Le 22 juin 1960. Élection de Jean Lesage

28 mars 2013

Le soir de sa victoire du 22 juin 1960, le chef libéral Jean Lesage s’écrie : « C’est plus qu’un changement de gouvernement, c’est un changement de la vie ! ». Ce jour-là, une « équipe du tonnerre » prend le pouvoir dont font partie des personnages marquants comme René Lévesque, Paul Gérin-Lajoie ou Georges-Émile Lapalme. Notre mémoire collective présente cet événement comme un point tournant qui marquerait l’entrée du Québec dans la modernité. Qu’en est-il vraiment? À quoi ressemblait la société québécoise en 1960? Quelles idées Jean Lesage et Antonio Barrette se faisaient-ils du Québec et quels programmes proposaient-ils? Quels sont les thèmes qui vont dominer la campagne électorale? L’élection des Libéraux était-elle acquise et l’Union nationale dans les câbles? Après les 100 premiers jours du gouvernement Lesage, la vie avait-elle vraiment changé? Voilà quelques-unes des questions auxquelles nous tenterons de répondre.

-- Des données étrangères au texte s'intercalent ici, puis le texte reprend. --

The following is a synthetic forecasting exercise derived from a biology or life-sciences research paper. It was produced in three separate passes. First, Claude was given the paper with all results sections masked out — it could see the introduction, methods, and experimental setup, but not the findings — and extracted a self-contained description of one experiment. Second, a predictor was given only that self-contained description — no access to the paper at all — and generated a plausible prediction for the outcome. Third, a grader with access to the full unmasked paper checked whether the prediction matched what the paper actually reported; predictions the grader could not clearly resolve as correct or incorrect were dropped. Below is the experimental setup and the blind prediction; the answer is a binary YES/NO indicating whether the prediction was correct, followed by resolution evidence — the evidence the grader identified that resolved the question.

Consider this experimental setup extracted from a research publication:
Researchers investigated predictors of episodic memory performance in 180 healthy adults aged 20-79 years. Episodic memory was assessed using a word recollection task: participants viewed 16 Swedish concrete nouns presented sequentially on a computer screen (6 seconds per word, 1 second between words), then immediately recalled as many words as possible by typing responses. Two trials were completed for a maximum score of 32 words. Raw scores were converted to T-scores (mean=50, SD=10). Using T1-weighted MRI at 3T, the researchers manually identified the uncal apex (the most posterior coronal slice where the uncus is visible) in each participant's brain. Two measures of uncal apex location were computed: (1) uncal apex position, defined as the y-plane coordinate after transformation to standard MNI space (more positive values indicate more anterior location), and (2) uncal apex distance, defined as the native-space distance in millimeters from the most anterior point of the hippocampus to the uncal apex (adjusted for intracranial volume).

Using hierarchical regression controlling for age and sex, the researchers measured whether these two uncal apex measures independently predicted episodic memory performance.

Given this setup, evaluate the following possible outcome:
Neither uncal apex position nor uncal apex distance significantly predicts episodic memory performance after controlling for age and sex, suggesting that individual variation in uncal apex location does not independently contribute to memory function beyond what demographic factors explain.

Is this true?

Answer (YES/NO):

Date : 28 mars 2013 à 19 h 00
Conférencier : Éric Bédard, historien

À propos d’Éric Bédard

Né en 1969, Éric Bédard est docteur en histoire de l’Université McGill, diplômé de l’Institut d’études politiques de Paris et professeur à la TÉLUQ, l’école supérieure de formation à distance de l’Université du Québec. Chez Boréal, il a publié en 2011 Recours aux sources. Essais sur notre rapport au passé (Prix Richard-Arès) et en 2009 Les Réformistes. Une génération canadienne-française au milieu du XIXe siècle (Prix Clio-Québec ; Prix de la présidence de l’Assemblée nationale du Québec).

Il vient tout juste de faire paraître, chez First, une Histoire du Québec pour les Nuls. À tous les dimanches, il signe une chronique historique dans le Journal de Montréal et le Journal de Québec. Il est également historien en résidence à l’émission Au tour de l’histoire diffusée sur la chaîne VOX (Vidéotron).

Texte de la conférence

Dans un essai marquant publié en 1978, l’historien François Furet annonçait que la Révolution française était terminée. La formule n’a pas manqué d’étonner puisque cette grande secousse politique et sociale était survenue deux siècles plus tôt. Toutefois, si les événements de la Révolution française n’avaient duré que quelques années, leur sens avait longtemps divisé les Français. Jusqu’à la Seconde Guerre mondiale, la Révolution française avait eu ses partisans inconditionnels et ses adversaires résolus. Partagés en deux camps résolument hostiles, celui des Modernes et des Anciens, les Français n’avaient cessé de se quereller sur son interprétation. Résultat : jusqu’à l’instauration de la Ve République, les régimes s’étaient succédé. De la République sociale de 1848 au régime autoritaire de Vichy, la France avait servi de laboratoire aux expériences politiques les plus saugrenues. Or Furet constatait que, pour le plus grand bien de son pays, cette polarisation s’était enfin éclipsée. Un consensus s’était finalement imposé autour de l’idée républicaine. La démocratie libérale était là pour rester. De plus, il était désormais possible d’étudier la Révolution française de manière dépassionnée, c’est-à-dire de distinguer sa phase positive et libérale de sa phase sanguinaire et totalitaire. Sans passer pour un réactionnaire renfrogné ou un mauvais Français, il était possible de concevoir la Révolution française autrement que comme un bloc, à prendre ou à laisser.

L’élection du 22 juin 1960 marque le début de la Révolution tranquille. Cet événement mythique occupe toujours une place centrale dans la mémoire collective des Québécois et fait périodiquement l’objet de vigoureux débats, d’âpres discussions, de virulentes confrontations sur son sens, ses réalisation, ses ratés.